All that remains is to identify the events \(B\) and \(B_j\), and to show that \(P(B_j) \leq \alpha/m_0\). To accomplish this, consider the first true null hypothesis that we reject when carrying out the HB method (recall that we assume \(m_0\geq 1\)). This will be the true null hypothesis with the smallest p-value among all the true null hypotheses. Let that hypothesis have p-value \(p_{(h)}\) in the ordering of the p-values from smallest to largest.

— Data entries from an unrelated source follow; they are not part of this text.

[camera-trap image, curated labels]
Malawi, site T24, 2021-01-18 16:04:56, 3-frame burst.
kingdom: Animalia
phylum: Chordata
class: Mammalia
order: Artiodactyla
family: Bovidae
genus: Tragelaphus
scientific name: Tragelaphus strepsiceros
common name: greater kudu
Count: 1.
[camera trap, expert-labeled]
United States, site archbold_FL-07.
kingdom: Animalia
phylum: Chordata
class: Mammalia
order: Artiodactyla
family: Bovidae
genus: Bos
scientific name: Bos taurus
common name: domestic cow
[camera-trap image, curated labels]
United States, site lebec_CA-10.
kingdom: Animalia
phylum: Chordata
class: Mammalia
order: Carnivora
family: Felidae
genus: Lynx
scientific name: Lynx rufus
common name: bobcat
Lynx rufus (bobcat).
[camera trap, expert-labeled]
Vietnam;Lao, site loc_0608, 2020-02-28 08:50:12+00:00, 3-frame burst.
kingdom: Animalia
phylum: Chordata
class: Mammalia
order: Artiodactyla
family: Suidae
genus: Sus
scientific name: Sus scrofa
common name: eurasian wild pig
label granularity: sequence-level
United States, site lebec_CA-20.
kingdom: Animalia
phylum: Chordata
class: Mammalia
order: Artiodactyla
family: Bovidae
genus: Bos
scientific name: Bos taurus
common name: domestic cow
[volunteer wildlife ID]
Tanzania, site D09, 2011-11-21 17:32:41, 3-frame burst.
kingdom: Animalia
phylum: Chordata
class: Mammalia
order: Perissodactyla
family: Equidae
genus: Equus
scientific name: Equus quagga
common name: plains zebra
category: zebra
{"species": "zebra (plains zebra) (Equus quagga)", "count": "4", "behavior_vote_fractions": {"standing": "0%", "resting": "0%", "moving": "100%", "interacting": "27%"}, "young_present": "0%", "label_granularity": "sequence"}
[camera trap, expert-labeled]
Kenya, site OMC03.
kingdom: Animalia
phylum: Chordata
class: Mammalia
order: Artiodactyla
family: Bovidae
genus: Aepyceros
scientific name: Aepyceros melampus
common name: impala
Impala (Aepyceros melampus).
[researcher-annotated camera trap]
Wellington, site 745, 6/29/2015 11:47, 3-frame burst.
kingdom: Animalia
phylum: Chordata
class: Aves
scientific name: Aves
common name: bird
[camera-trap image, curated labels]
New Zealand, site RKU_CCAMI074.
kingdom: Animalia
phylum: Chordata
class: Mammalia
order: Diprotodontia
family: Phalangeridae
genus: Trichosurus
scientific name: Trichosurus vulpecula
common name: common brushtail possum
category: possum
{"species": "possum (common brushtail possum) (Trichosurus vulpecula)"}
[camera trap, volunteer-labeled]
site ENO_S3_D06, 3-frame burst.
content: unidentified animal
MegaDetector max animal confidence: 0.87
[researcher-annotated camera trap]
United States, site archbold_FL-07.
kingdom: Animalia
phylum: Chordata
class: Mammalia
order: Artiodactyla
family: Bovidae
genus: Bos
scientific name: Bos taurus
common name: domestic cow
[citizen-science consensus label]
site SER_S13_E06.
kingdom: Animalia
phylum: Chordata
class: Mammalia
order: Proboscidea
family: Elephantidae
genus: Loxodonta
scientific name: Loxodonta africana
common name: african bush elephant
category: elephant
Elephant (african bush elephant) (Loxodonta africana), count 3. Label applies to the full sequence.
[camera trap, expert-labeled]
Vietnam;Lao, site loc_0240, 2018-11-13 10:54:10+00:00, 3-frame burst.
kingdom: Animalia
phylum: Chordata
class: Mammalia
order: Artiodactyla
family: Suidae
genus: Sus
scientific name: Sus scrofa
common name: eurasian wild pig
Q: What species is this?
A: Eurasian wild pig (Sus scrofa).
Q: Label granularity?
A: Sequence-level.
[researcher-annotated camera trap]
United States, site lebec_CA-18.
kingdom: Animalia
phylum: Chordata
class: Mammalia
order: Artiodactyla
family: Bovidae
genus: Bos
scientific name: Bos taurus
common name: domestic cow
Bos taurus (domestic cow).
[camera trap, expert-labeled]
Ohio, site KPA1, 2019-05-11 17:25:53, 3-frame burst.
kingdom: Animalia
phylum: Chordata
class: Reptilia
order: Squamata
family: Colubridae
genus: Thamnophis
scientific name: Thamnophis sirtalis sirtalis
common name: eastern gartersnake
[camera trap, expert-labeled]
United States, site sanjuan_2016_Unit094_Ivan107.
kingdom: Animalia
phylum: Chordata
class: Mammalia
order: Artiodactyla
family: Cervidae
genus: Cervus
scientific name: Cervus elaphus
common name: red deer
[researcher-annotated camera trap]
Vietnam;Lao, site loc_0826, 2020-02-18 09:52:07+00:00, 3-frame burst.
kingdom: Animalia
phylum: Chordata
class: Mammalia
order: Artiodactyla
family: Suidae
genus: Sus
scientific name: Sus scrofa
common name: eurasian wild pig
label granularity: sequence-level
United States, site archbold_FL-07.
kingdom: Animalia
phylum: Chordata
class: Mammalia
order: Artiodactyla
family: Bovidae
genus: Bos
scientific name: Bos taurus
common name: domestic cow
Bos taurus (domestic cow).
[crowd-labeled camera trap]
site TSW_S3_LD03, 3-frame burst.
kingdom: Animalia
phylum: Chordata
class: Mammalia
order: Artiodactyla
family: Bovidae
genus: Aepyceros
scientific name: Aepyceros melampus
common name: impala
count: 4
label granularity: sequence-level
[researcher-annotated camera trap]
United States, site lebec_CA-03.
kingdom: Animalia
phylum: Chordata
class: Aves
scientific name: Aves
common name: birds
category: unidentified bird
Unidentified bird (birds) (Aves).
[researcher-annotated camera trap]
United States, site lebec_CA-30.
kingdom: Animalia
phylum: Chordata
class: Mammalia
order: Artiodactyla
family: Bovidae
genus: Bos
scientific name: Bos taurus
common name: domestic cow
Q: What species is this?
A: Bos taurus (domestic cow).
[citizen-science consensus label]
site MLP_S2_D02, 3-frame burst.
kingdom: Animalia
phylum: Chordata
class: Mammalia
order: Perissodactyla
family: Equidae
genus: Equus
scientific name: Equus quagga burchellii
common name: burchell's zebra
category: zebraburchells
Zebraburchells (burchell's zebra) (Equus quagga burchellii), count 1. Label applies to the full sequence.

Since we rejected this hypothesis, we must have
\[p_{(h)} \leq \frac{\alpha}{m – h + 1}\ .\]
In addition, since it is the first true null hypothesis that we encountered in the HB method, we must have \(m_0 \leq m – (h – 1)\), or \(m_0 \leq m – h + 1\), and so we also have
\[p_{(h)} \leq \frac{\alpha}{m_0}\ .\]
Now, for each test statistic \(X_i\) let us define a modified critical value \(\tilde{c}_i\) by the relation3
\[P_0(X_i \geq \tilde{c}_i) = \alpha/m_0\ .\]
Then if we define \(B\) to be the event that \(X_j \geq \tilde{c}_j\) for at least one \(j\in\mathcal{J}_0\), the discussion above shows that \(A\) implies \(B\) or \(A\subset B\). We also have \(B = \cup_{j\in\mathcal{J}_0}B_j\) where \(B_j\) is the event that \(X_j \geq \tilde{c}_j\). Finally, by definition of the \(\tilde{c}_j\) we have \(P(B_j) \leq \alpha/m_0\) (this is actually an equality when the \(X_i\) are continuous), which completes the proof.
Footnotes
- See here for Holm’s original paper.
- This is the correct definition of the critical value for a continuous random variable. For a random variable \(X\) that can only take on a set of discrete values \(x_k\), for \(k\) in some index set, one possible definition of the critical value \(c\) is to take \(c\) to be equal to the smallest \(x_k\) that satisfies \(P_0(X \geq x_k) \leq \alpha/m\). Then we always have \(P_0(X \geq c) \leq \alpha/m\). In this post we focus on the continuous case to make the proof a bit shorter.
- Here, to keep things simple we are again assuming the \(X_i\) are continuous.
Comments
2 responses to “Multiple hypothesis testing and the Holm-Bonferroni method”
I enjoyed this. Thanks Matt.
Thanks Eugeniu! I hope you are doing well.